**Цель задания:** Продолжите текст о посылках от родных, начав сразу после его последнего предложения.

На трибуне Большого билась в истерике неистовая Ибаррури[137]
, брызжа слюной, не находя слов восторга, что живет она под лучами «ЕГО солнца», освещающего мир и все человечество радостью бытия! Ее бы сюда!На посылке человек-номер мог только расписаться на штемпеле специальной открытки, которая извещала отправителя о ее получении адресатом. Кроме Варюшкиных посылок, на которые она скребла денежки, собирая их по копейке, я получал не так часто посылки от тети Кати из Самарканда (всегда с сухофруктами) и из Мурома от тети Маруси с луком, чесноком и разной снедью, иногда с барахлом и теплыми носками. Я использовал право расписаться на штемпеле, а открытку посылал Варюшке, чтобы дать лишний раз сигнал, что я жив. Иногда я использовал право на письмо покойничка, умершего и не написавшего свое первое или второе. Часто эту возможность приходилось уступать кому-нибудь, остро нуждающемуся.

**Имеющиеся данные:**
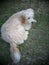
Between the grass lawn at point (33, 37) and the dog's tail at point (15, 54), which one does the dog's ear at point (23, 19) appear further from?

**Место для ответа:**
Вместе со мной в бараке жил некто Вася, татарин, капитан американской армии – самый что ни на есть шпион. Он это не скрывал и много интересного рассказывал мне. Мы дружили, парень он был свой, кроме того, и в лагере разведка его работала поразительно точно. Задолго до каких-либо перемен в лагере, всегда к худшему, он говорил о них, предупреждая по-дружески и по секрету. Подловили его наши в Северной Корее и сунули пять лет.
Он работал санинспектором на шахте. Придет, бывало, поздно вечером, я его поджидаю с крепким чаем, сядем в раздатке, пьем, и рассказывает он мне всякие новости. Средь них, что готовятся этапы на юг!
– На юг? – спросил я.
– На юг, – подтвердил он, – всех инвалидов собирать будут по зонам, и этот «шлак» долой с Воркуты на юг!
Доктор Сарнот, прибывший из другой зоны, рассказал мне, что знает Романовского, который работал в их санчасти регистратором и что он инвалид; это единственное, что я узнал о Коленьке за эти годы. Главное, я узнал, что он на Воркуте и что он инвалид, чему порадовался. Инвалидов на общие не гоняют, и то слава Богу!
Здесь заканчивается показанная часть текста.